Aliens arrived in the form of “spores,” which turned into “pods,” which then took on the forms of humans, each one replacing and becoming an exact duplicate of a local resident in a small California town. The only remaining “human” managed to escape the town; his goal was to head to a nearby city and warn officials of what was happening. As he approached the highway leading to his destination city, his heart froze… the aliens had a caravan of trucks carrying pods to their next target. The neighboring city.

And that was how it ended. Scared the living daylights out of all five of us. No lights went off that night. None of us slept very well… if at all. At least I didn’t.

I had no clue why that little scenario from 59 years ago came back to me. It just did. Coupled with that were my thoughts about the 25 years I spent in California… makes me wonder if, at least in the Golden State, it wasn’t fiction.

Then it occurred to me. In 1957 “Invasion of the Body Snatchers” was horrifying. There was no nudity. No swearing. No violence (unless you can call watching a 50’s era special effects transformation… pod to human… violent). It was psychological, not violent or sensational. A 1978 remake added color, modern special effects, swearing, violence and nudity. The theme was identical, but rather than horrifying it bordered on boring.

Today it would probably be laughable.

I was not quite 13 years old that summer; I had no clue that in another seven years I would be embarking on more than a half century of trying to understand and report on a changing world and the individuals in it. I had no name for it… it was just one of the many challenges I – and the rest of us – face on a daily basis.

The concept of diversity goes back to the 1800s, referring to Asian Americans; then it was expanded to include not only race, but also gender, sexual orientation, ethnicity and more… In my Fundamentals of Communication class at Edison State Community College, I introduced two typically neglected aspects of diversity: individual and generational.

Think about it. Each of us is different… can anyone disagree with that? I don’t think so. Then there’s the challenge of generations. Today my students range in age from five to 55…

They could care less that many of my buddies were in Vietnam, or that Ronald Reagan was the president who brought down the “Wall” and ended the Cold War (much less that he was previously a California governor and Grade B Hollywood actor), or that smoking was not only accepted by my generation but actually a mark of being “cool.”

As students it isn’t their job to adapt to my 70-plus years; it’s my job to help them adapt to the world in which they find themselves today, or will inherit tomorrow. And I have to do it from their perspective.

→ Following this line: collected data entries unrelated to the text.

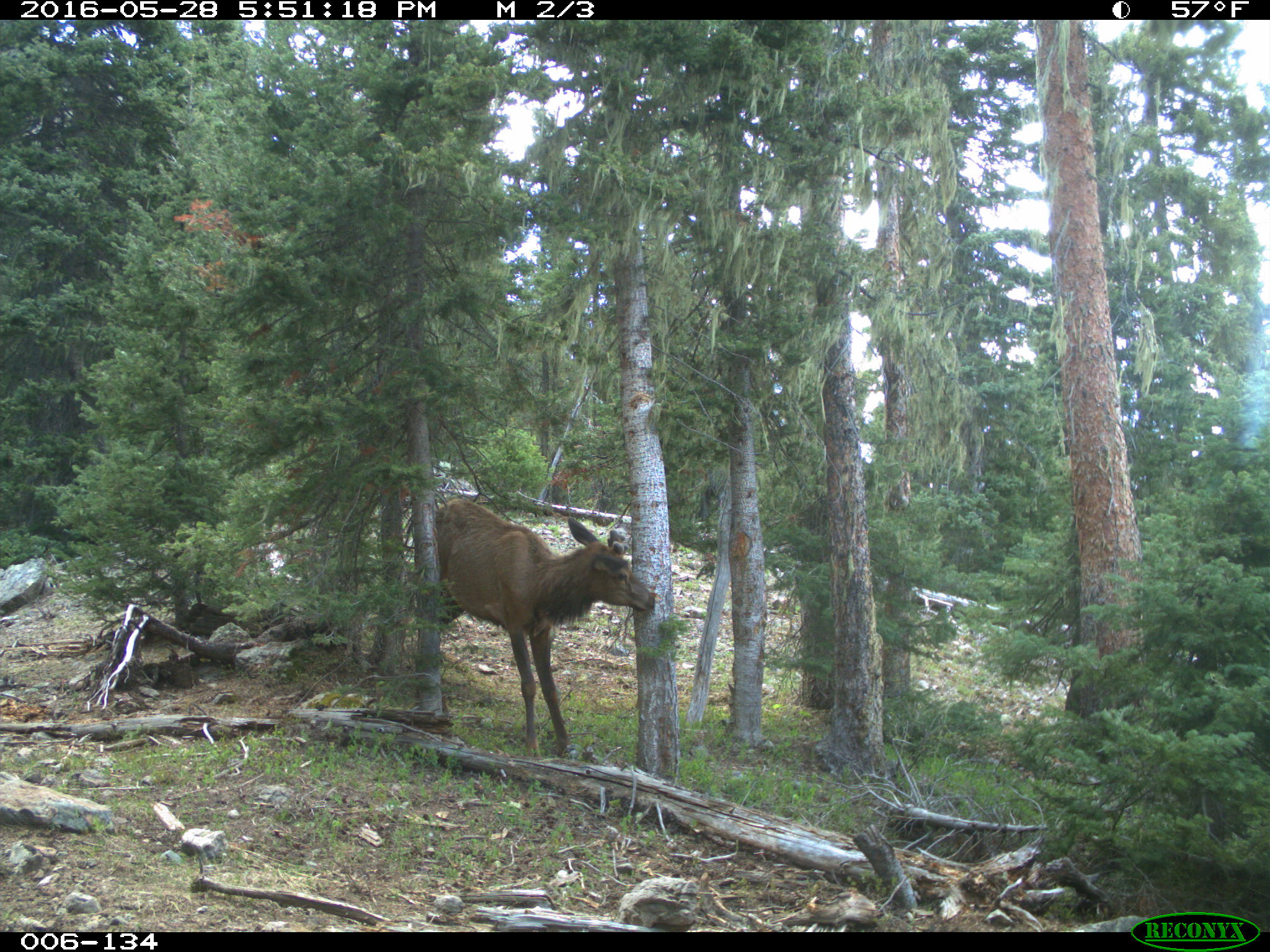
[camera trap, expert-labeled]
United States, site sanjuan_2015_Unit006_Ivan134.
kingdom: Animalia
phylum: Chordata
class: Mammalia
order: Artiodactyla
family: Cervidae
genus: Cervus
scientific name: Cervus elaphus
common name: red deer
Cervus elaphus (red deer).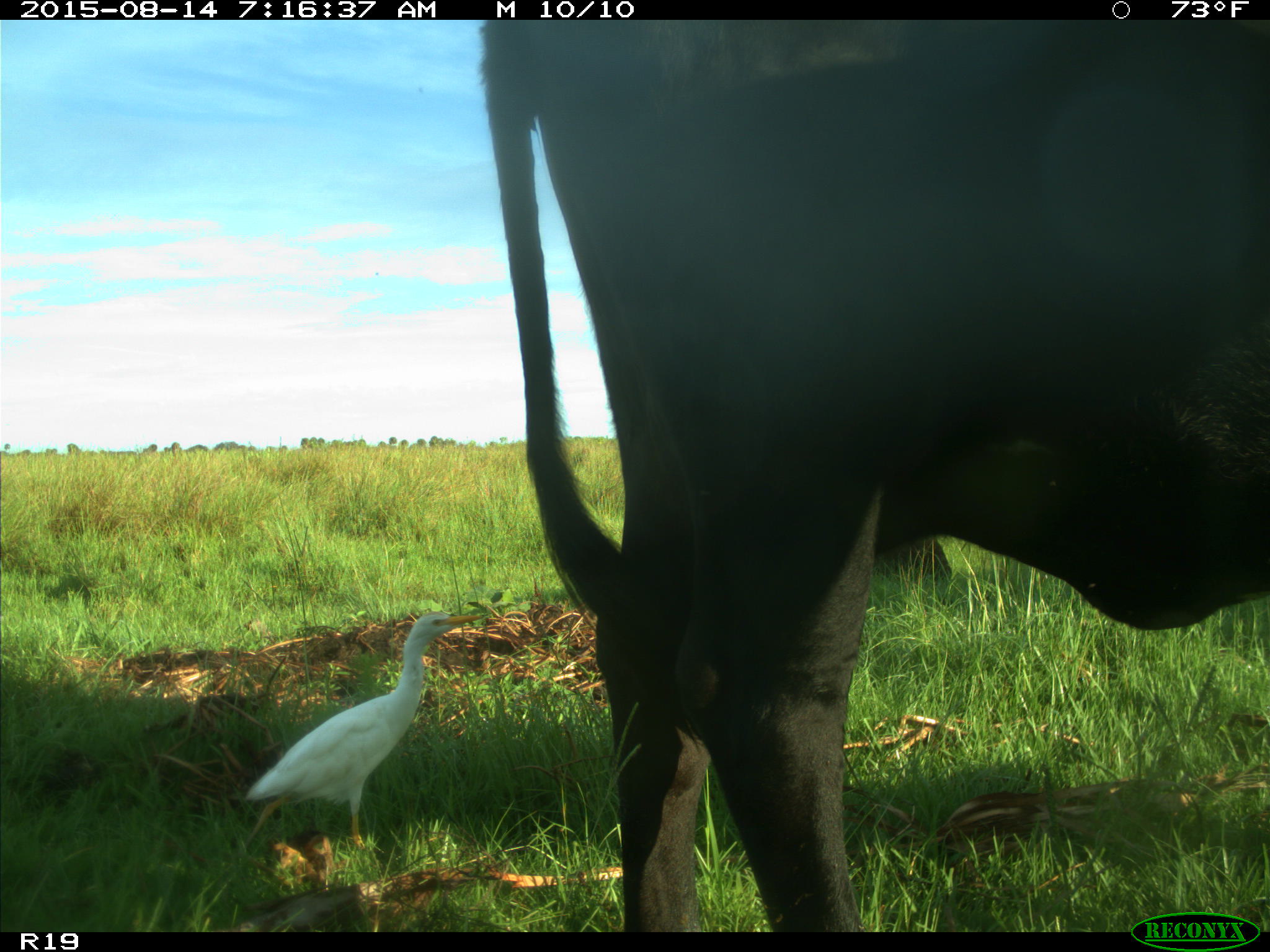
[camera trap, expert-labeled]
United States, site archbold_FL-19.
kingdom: Animalia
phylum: Chordata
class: Mammalia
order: Artiodactyla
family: Bovidae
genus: Bos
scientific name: Bos taurus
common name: domestic cow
Bos taurus (domestic cow).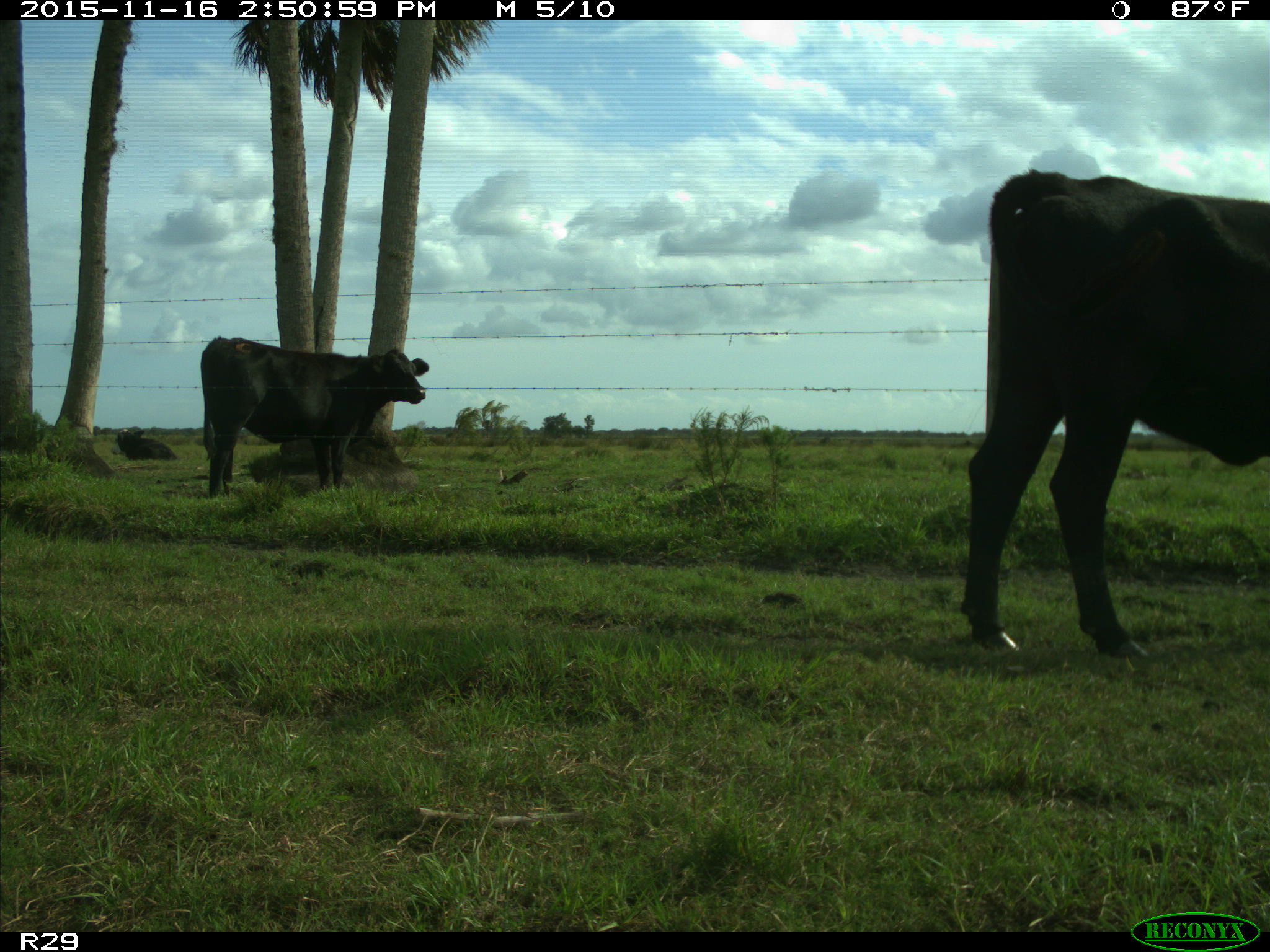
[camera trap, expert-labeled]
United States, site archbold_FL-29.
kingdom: Animalia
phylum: Chordata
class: Mammalia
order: Artiodactyla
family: Bovidae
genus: Bos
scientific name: Bos taurus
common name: domestic cow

Some of it is heart-warming and funny… like the kindergartner still learning her words and numbers who decided she was going to marry me when she got big; to heart-breaking and tragic, like adult students overcoming tragedy or fighting serious health issues. They were there not for themselves but to set an example for their children.

Accepting and responding to the depth and degree of diversity is a huge challenge. I welcome it… I think.

My students – regardless of age, gender, ethnicity et al – know how to keep me on my toes.